After a topic is submitted, you can revert all or one of the changes by clicking the REVERT button on any change.

cross repository changes revert topic

This will give you the option to either revert just the change in question or the entire topic:

cross repository changes revert topic options

Reverting the entire submission creates revert commits for each change and automatically associates them together under the same topic. To submit these changes, go through the normal review process.

When submitting a topic, dependent changes and their topics are submitted as well. The RevertSubmission creates reverts for all the changes that were submitted at that time. When reverting the submission described in Example Submission, all 4 of those changes will get reverted.

NOTE: We say “reverting a submission” instead of “reverting a submitted topic” because submissions are defined by submission id, not by the topic string. So even though topics names could be reused, this doesn’t effect reverting. For example:

1. Submission #1 uses topic A

2. Later, Submission #2 uses topic A again

Reverting submission #2 only reverts the changes in that submission, not all changes included in topic A.

Cherry-Picking a Topic

You may want to cherry-pick the changes (i.e. copy the changes) of a topic to another branch, perhaps because you have multiple branches that all need to be updated with the same change (e.g. you’re porting a security fix across branches). Gerrit provides a mechanism to create these changes.

From the overflow menu (3 dot icon) in the top right of the Change Screen, select “Cherry pick.” In the screenshot below, we’re showing this on a submitted change, but this option is available if the change is pending as well.

cross repository changes cp menu

Afterwards, you’ll be presented with a modal where you can “Cherry Pick entire topic.”

cross repository changes cp modal

Enter the branch name that you want to target for these repositories. The branch must already exist on all of the repositories. After clicking “CHERRY PICK,” Gerrit will create new changes all targeting the entered branch in their respective repositories, and these new changes will all be associated with a new, uniquely-generated topic name.

To submit the cherry-picked changes, go through the normal submission process.
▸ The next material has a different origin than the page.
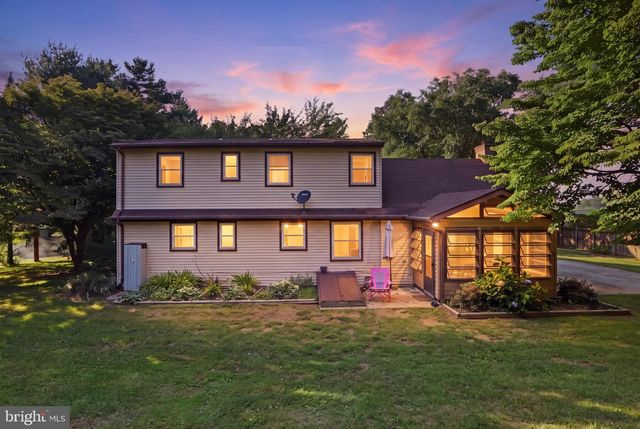 5066 HILLCLIMB RD, Spring Grove, PA 17362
NOTE: You cannot cherry pick two or more changes that all target the same repository from the Gerrit UI at this time; you’ll get an error message saying “changes cannot be of the same repository.” To accomplish this, you’d need to do the cherry-pick locally.

Searching for Topics

In the Gerrit search bar, you can search for changes attached to a specific topic using the topic operator e.g. topic:MY_TOPIC_NAME. The intopic operator works similary but supports free-text and regular expression search.

You can also search for a submission using the submissionid operator. Topic submission IDs are "<id>-<topic>" where id is the change number of the change that triggered the submission (though this could change in the future). As a full example, if the topic name is my-topic and change 12345 was the one that triggered submission, you could find it with submissionid:12345-my-topic.